• WHAT YOU ARE ASKED TO DO: Look through the records below for the line holding "(i) $R_i$ to denote ith row". Write it out exactly, with each following line through the line holding "(iv) $\lambda R_i$".

BEGIN DATA TO USE

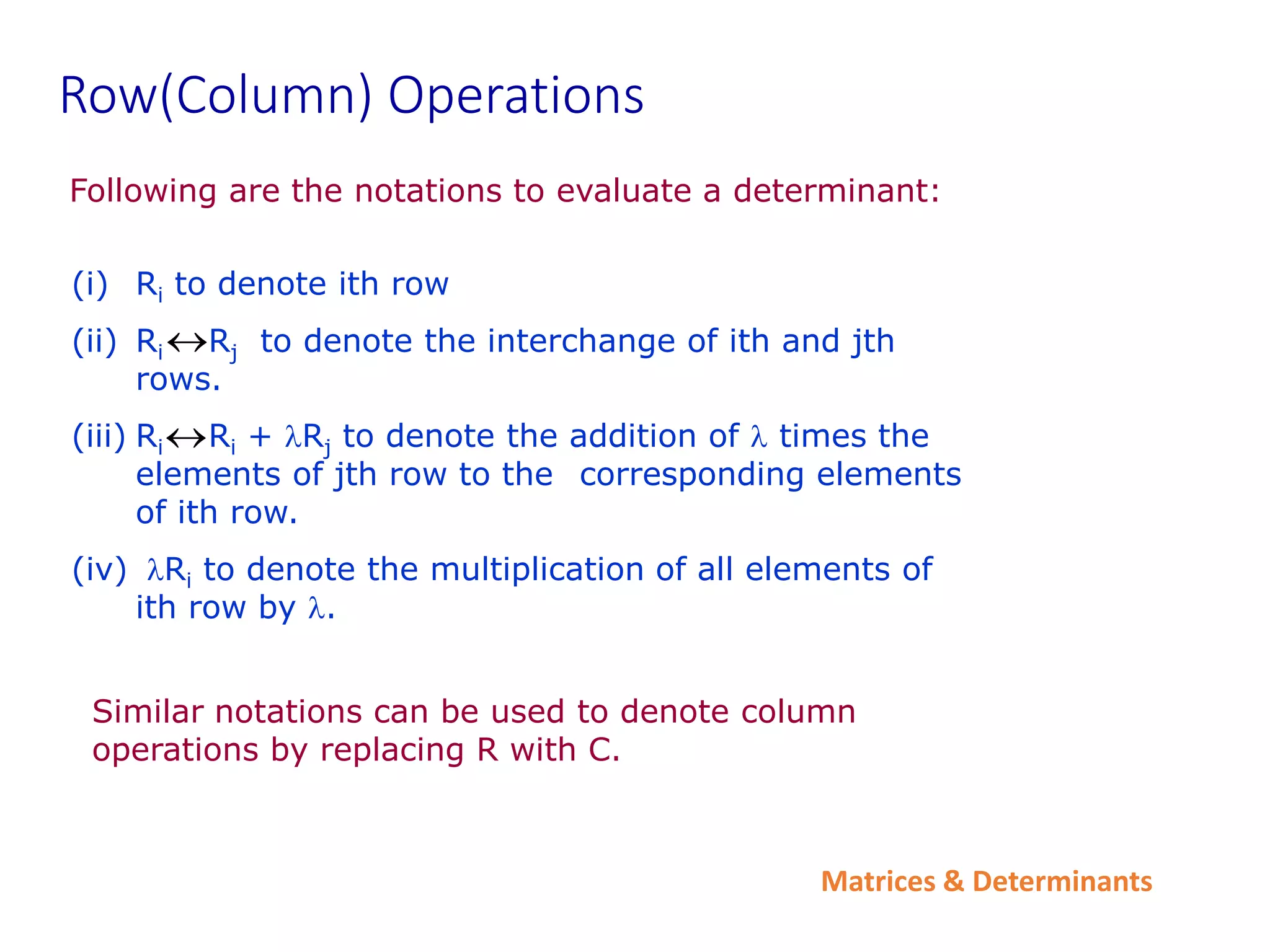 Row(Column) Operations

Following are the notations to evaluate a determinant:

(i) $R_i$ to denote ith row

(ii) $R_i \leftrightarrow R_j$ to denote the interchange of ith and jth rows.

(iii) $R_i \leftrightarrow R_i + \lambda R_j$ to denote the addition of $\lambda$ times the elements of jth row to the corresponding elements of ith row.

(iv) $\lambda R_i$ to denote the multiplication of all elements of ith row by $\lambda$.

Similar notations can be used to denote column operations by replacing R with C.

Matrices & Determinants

END DATA TO USE
BEGIN DATA TO USE

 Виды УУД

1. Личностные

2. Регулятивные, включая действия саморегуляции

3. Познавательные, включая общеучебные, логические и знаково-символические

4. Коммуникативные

END DATA TO USE

• SOLUTION BELOW:
(i) $R_i$ to denote ith row

(ii) $R_i \leftrightarrow R_j$ to denote the interchange of ith and jth rows.

(iii) $R_i \leftrightarrow R_i + \lambda R_j$ to denote the addition of $\lambda$ times the elements of jth row to the corresponding elements of ith row.

(iv) $\lambda R_i$ to denote the multiplication of all elements of ith row by $\lambda$.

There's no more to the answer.